(Given text):

Walgreens has agreed to pay San Francisco a $230 million settlement that can be used to address the city’s opioid epidemic, but questions remain about how exactly those funds can be used.
The settlement marks the end of a lawsuit in which the city won over $350 million from the pharmaceutical companies AbbVie, Endo and Teva, along with Walgreens, for their roles in the ongoing drug crisis on the city’s streets. Walgreens will pay its settlement over a 14-year span.
Department of Public Health Director Grant Colfax said at a press conference on Wednesday that the city is likely to use the funds to stock up on overdose reversal medication and create more addiction treatment beds.
Federal Judge Charles Breyer wrote in an Aug. 10 opinion that Walgreens failed to identify red flags that opioid prescriptions were either issued by doctors with suspicious prescribing patterns or were not used for a legitimate medical purpose.
The lawsuit, which started in 2018, is one of a dozen cases across the country in which local and state governments allege that pharmaceutical companies were complicit in overprescribing people opioids.
Walgreens didn’t immediately respond to a request for comment.
Members of the Board of Supervisors have pushed to use some of the settlement funds to create facilities for supervised drug use, which are illegal under state and federal law. In an interview on Wednesday, City Attorney David Chiu declined to offer clarity about whether he would endorse using the funds for that purpose.

(Problem set):
1. Rewrite the paragraph of the Walgreens settlement article that begins "The settlement marks the end" as a short bulleted list, keeping its main facts.
2. Answer these questions from the Walgreens settlement article:
(a) Over how many years will Walgreens pay its settlement?
(b) On what date did Federal Judge Charles Breyer write his opinion?
(c) In what year did the lawsuit start?
3. Continue the Walgreens settlement article for a few sentences, starting after its final sentence.
The items after this article are separate material and are not connected to the Walgreens settlement.

(Recorded data):

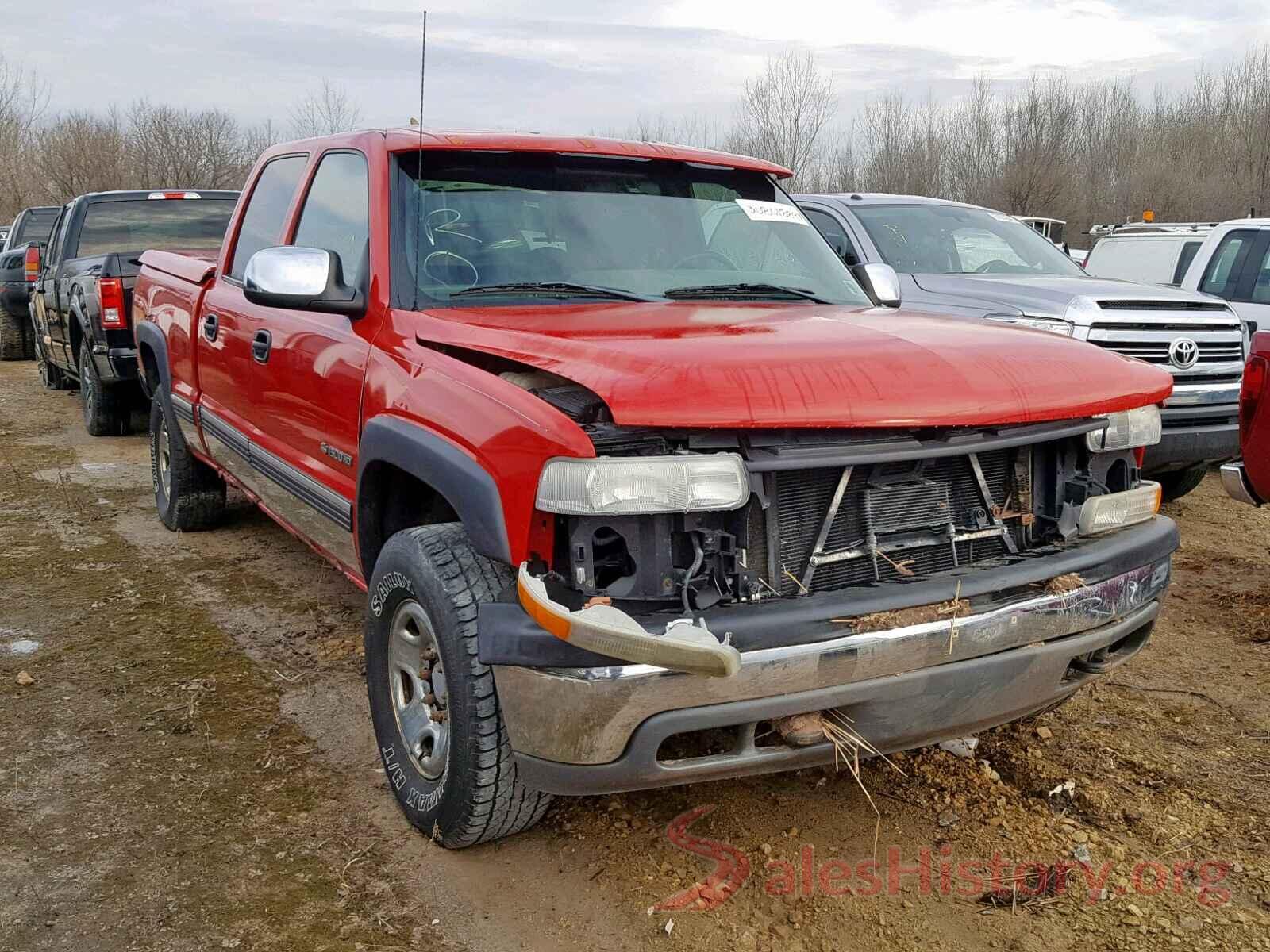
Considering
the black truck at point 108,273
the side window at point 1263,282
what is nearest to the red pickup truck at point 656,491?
the black truck at point 108,273

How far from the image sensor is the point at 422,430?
2.87 meters

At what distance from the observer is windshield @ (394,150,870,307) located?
3424mm

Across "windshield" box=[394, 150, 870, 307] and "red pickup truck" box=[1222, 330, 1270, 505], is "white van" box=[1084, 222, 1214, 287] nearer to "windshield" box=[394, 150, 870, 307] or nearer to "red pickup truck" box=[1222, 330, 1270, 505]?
"red pickup truck" box=[1222, 330, 1270, 505]

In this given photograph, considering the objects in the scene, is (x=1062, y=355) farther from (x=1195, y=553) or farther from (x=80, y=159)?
(x=80, y=159)

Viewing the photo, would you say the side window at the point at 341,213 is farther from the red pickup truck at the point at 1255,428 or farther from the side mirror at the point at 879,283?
the red pickup truck at the point at 1255,428

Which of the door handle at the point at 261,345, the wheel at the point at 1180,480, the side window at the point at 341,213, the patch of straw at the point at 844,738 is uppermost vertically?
the side window at the point at 341,213

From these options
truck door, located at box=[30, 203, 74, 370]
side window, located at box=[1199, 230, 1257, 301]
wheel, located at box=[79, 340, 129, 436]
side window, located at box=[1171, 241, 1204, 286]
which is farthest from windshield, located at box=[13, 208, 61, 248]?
side window, located at box=[1199, 230, 1257, 301]

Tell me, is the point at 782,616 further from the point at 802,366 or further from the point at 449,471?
the point at 449,471

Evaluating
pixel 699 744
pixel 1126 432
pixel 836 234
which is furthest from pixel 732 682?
pixel 836 234

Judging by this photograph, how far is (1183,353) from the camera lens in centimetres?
655

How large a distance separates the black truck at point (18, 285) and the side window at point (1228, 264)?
13203mm

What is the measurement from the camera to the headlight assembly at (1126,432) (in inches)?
117

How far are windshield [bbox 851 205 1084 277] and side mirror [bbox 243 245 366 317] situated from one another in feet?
16.0

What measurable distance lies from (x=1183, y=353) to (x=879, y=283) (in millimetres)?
3254
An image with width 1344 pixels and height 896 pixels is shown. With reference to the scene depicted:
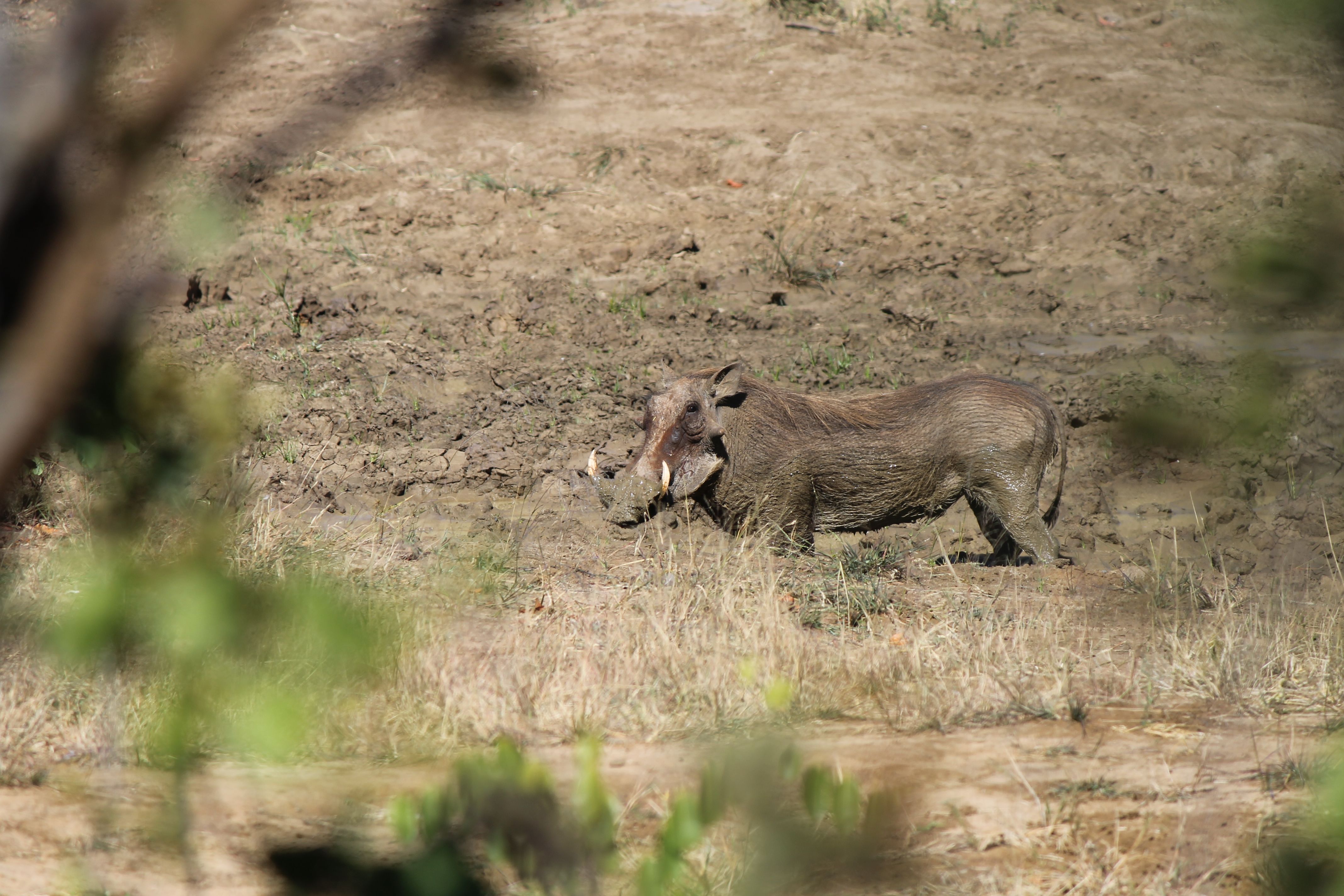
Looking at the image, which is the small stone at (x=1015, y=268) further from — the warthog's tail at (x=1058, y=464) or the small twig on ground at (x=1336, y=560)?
the small twig on ground at (x=1336, y=560)

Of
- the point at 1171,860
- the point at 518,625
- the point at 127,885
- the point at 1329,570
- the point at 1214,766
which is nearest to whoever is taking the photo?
the point at 127,885

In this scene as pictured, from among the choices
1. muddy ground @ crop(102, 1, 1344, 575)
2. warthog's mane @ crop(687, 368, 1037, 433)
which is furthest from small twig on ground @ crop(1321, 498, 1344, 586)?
warthog's mane @ crop(687, 368, 1037, 433)

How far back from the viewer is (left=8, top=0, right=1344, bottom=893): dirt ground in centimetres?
283

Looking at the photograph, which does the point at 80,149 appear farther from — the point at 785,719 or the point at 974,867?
the point at 785,719

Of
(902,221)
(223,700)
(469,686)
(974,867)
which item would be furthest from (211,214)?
(902,221)

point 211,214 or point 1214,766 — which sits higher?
point 211,214

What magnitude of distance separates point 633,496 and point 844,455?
97cm

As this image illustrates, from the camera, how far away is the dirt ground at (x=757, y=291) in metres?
2.83

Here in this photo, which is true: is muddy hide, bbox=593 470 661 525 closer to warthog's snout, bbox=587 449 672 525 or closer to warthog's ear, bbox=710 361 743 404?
warthog's snout, bbox=587 449 672 525

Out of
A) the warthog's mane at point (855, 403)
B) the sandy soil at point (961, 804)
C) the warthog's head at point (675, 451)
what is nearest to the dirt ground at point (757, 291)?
the sandy soil at point (961, 804)

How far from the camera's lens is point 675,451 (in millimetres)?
5074

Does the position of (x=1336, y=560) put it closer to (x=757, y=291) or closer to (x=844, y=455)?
(x=844, y=455)

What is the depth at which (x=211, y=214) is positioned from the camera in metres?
0.80

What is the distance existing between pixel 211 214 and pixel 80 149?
0.55 ft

(Task answers):
1.
- The settlement ends a lawsuit brought by San Francisco.
- The city won over $350 million in total from AbbVie, Endo, Teva and Walgreens.
- The suit concerned their roles in the ongoing drug crisis on the city's streets.
- Walgreens will pay its settlement over 14 years.

2.
(a) 14 years
(b) Aug. 10
(c) 2018

3.
“There have been many conversations about safe consumption sites and what we do to move things forward," Chiu said. "Those conversations continue; we’ll see how it goes."
Chiu said that he endorses opening safe consumption sites by replicating a model used in New York, which allows a nonprofit to operate the sites using private funding. But advocates for the sites argue that model is unsustainable, and both local service providers and elected officials have called for using settlement funds to fund the sites.
Chiu’s office has said previously that the settlement award is indistinguishable from other public funds and can’t be used to fund the sites.
Chiu said on Wednesday that Gov. Gavin Newsom’s veto of a bill that would’ve legalized safe consumption sites in San Francisco puts the city in a difficult position.
“We are thinking creatively of what we could do,” Chiu said.